• [文書抜粋]:
--
そして、こんなたくさんの曲で、お金を使ってオペレーターさんつきのスタジオも借りてもらって、マッチングをさせてもらうといのは、大きなレコード会社にしかできない、とても手厚い育成で、A君は実はめちゃくちゃラッキーなのだ。

費用で言えば、この1日だけで人件費含め数万円~10万円くらいはかかっているはずだ。

でも、そんなことはディレクターさんは説明しない。
タレントの教育について責任があるのは事務所であり、マネージャー。

事務所やマネージャーを飛び越えて、タレント本人に直接何か働きかけるというのは基本ご法度なのだ。

その人の性格にもよるけど、事務所に所属する前の人なのに、そんなグイグイで教えたりはしない。

A君は高校生なのかもしれないが、誰が何歳であろうと、仕事は大人の世界なのだ。
小中学生が歌手であったって、それは変わらない。

予算と時間には限りがある。

その限られた資源を使って、少しでもデビューが成功するように準備する。それだけなのだ。

歌を作って歌わせて、その結果を求める。

プロはある意味それだけ。

年齢うんぬんは、デビュー時にプロデューサーがデビュー戦略を練る時に考慮するくらいで、あとは買う側が気にするだけのことなのだ。

そして、今回A君は喉から出血しながらも10日間ぶっ通しで練習したわけだが、すごくも偉くもない。ただの基礎力不足なのだ。

もっと基礎力があれば、さらにもっと短い時間で効率よく曲を覚えるコツを身につけていれば、血なんか出ない。

体力も消耗しないし、目のクマもないはずだ。

精神力も体力を消耗しきってプレレコーディングしたって、実力も出し切れないはずなのだ。

ただ、素人の高校生が最初のプレレコーディングに挑戦するということで、ディレクターさんもそこはあまり期待はしていなかったと思う。

で、大事なのはこの後だ。

ここから数カ月くらいで本人がどう取り組むのか。

実力性格も、そして追い込まれた時に出る君の本性も、ディレクターさんは見続ける。

そうやって、A君がどんな個性を持っていて、どんなデビュー戦略を立てたらいいか、そしてそもそも本当にデビューさせられる人なのか、判断していくのだ。

被害意識を持ってしまい、精神的につぶれてしまう人もいるだろう。

これが費用をかけた手厚い育成であり、自分が力不足なだけなんだと、ほぼ正解に気付いてしまう賢い人もいるだろう。

多くの人は、不安を感じ日々いろいろなことに悩みながら、あまり自分の立ち位置がわからずにひたすらに頑張るということになるのかなと思う。

そして、オーディションに合格する人はごくわずかではあるものの、同じ立場での競争相手となる、ほかのオーディション合格者も何人かはいるだろう。

君がどれだけよくても、100点を取ったとしても、別で200点を取る人がいればその人が先にデビューする。それが競争だ。

もちろん、もっと短期間であまり苦労せずデビューできる例もある。
--
• [提供一覧]:

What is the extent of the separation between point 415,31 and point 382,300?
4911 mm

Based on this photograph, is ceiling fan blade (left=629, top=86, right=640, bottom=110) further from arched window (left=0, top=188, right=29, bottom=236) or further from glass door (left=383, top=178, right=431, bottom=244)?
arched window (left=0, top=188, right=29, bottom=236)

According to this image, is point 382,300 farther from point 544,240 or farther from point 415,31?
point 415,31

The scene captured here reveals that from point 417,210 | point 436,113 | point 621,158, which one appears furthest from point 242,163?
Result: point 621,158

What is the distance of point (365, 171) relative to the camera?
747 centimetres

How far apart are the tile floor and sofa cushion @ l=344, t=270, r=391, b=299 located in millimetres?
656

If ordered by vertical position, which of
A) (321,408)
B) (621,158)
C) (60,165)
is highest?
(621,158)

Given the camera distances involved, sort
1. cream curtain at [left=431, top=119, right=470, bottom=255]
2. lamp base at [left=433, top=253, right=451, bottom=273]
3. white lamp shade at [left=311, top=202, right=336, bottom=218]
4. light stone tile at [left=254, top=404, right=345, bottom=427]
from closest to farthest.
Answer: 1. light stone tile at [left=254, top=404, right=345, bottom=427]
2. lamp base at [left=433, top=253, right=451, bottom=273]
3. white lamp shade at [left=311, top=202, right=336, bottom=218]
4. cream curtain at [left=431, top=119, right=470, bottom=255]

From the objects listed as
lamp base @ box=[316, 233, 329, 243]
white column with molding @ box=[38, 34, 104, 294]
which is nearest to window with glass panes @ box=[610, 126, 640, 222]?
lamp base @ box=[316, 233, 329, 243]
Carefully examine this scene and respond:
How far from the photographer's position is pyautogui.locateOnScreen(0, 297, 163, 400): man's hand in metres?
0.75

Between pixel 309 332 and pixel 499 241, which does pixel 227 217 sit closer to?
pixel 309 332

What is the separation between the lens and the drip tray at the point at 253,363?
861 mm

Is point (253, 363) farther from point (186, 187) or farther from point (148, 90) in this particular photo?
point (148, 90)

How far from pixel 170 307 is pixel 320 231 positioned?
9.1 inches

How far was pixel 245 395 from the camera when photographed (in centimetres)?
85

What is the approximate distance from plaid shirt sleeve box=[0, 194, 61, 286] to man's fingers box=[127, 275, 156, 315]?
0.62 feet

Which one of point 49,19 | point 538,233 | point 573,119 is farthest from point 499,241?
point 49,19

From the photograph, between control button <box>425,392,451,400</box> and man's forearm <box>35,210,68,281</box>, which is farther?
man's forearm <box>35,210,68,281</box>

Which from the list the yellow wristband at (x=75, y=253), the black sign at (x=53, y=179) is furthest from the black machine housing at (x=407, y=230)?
--
• [指示事項]:
[1] 文書抜粋で、もっと基礎力があれば起こらないとされていることをすべて挙げてください。
[2] 一覧のうち、「Is point (253, 363)」を含む行から一覧の最後の行までを、両端を含めてそのまま繰り返してください。

• [解答一覧]:
[1]
- 血が出ること
- 体力を消耗すること
- 目のクマができること

[2]
Is point (253, 363) farther from point (186, 187) or farther from point (148, 90) in this particular photo?
point (148, 90)

How far from pixel 170 307 is pixel 320 231 positioned?
9.1 inches

How far was pixel 245 395 from the camera when photographed (in centimetres)?
85

What is the approximate distance from plaid shirt sleeve box=[0, 194, 61, 286] to man's fingers box=[127, 275, 156, 315]?
0.62 feet

Which one of point 49,19 | point 538,233 | point 573,119 is farthest from point 499,241?
point 49,19

From the photograph, between control button <box>425,392,451,400</box> and man's forearm <box>35,210,68,281</box>, which is farther?
man's forearm <box>35,210,68,281</box>

Which from the list the yellow wristband at (x=75, y=253), the black sign at (x=53, y=179) is furthest from the black machine housing at (x=407, y=230)?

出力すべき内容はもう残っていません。